Two easy green tea dessert recipes, so you can have your tea and eat it too
- Susan Jung shows how to make a marble cake and financiers in the hope of making life that little bit sweeter
It is easy to adapt a favourite dessert recipe to a green tea version because the powdered tea is both a colouring and a flavouring. Some recipes call for “green tea for baking”. Ignore that – that type of tea is usually a faded green and will give the final product neither a good colour nor a pleasant flavour. While you don’t need to use expensive, tea-ceremony-standard green tea, use the best powdered version you are willing to buy.
Green tea and black sesame marble cake
The black sesame paste used for this recipe shouldn’t be too sweet or oily; it should be thick but spoonable, and without a layer of oil floating on top.
The process of dividing the cake batter into two portions, then taking a smaller amount out of each to mix in the black sesame paste and green tea powder separately before adding them back into the main mixture sounds convoluted, but it is necessary.

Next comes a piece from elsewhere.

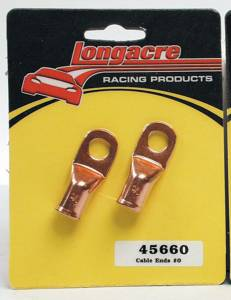 LONGACRE #52-45660 Battery Cable Ends
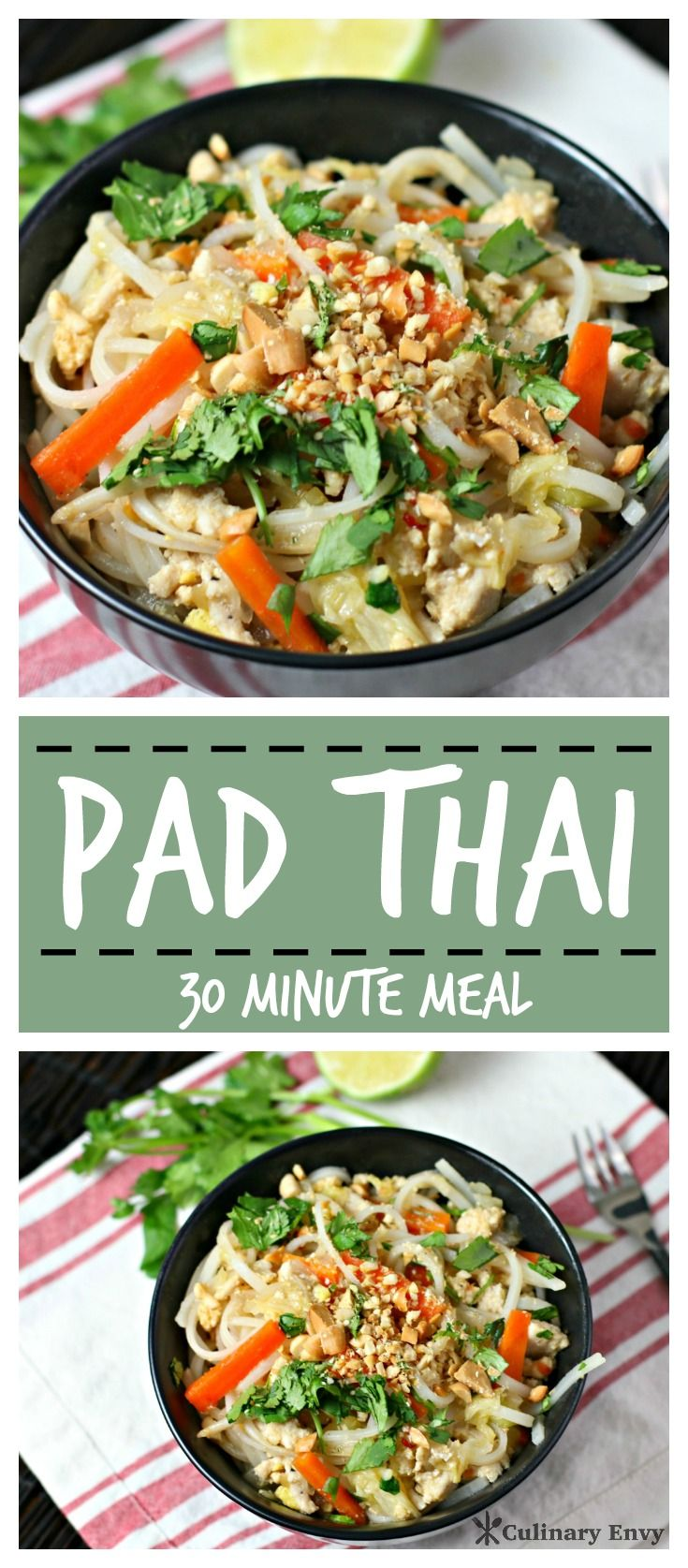 Homemade Pad Thai made with rice noodles, ground chicken, crisp vegetables and crunchy peanuts in a savory-sweet sauce are Easy and Delicious! Click to read more or Pin & Save for later!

If you were to add the green tea and black sesame straight into the two main portions of the batter, you would risk overmixing them.
225 grams unsalted butter, slightly softened
200 grams granulated sugar
¼ tsp fine sea salt
1 tsp baking powder
½ tsp baking soda
2 large eggs, at room temperature
230 grams plain (all-purpose) flour
235 grams sour cream, at room temperature
3-4 tsp green tea powder
60 grams black sesame paste
1 Preheat the oven to 180 degrees Celsius. Prepare one or two loaf tins (I use one with a capacity of 1.3 litres, and another that holds 1.8 litres) by spraying them with tin coating, then lining with baking paper, leaving some overhang. Use a small sieve to sift the green tea powder.
2 Put the butter, sugar, salt, baking powder and baking soda in a mixing bowl and beat until fluffy and pale yellow. Mix in one egg and when it has been fully incorporated, stir in half the flour. Scrape the mixing bowl and beaters with a rubber spatula, then mix in the second egg and the remaining flour the same way. Again, scrape the bowl and beaters, then stir in the sour cream but do not overmix.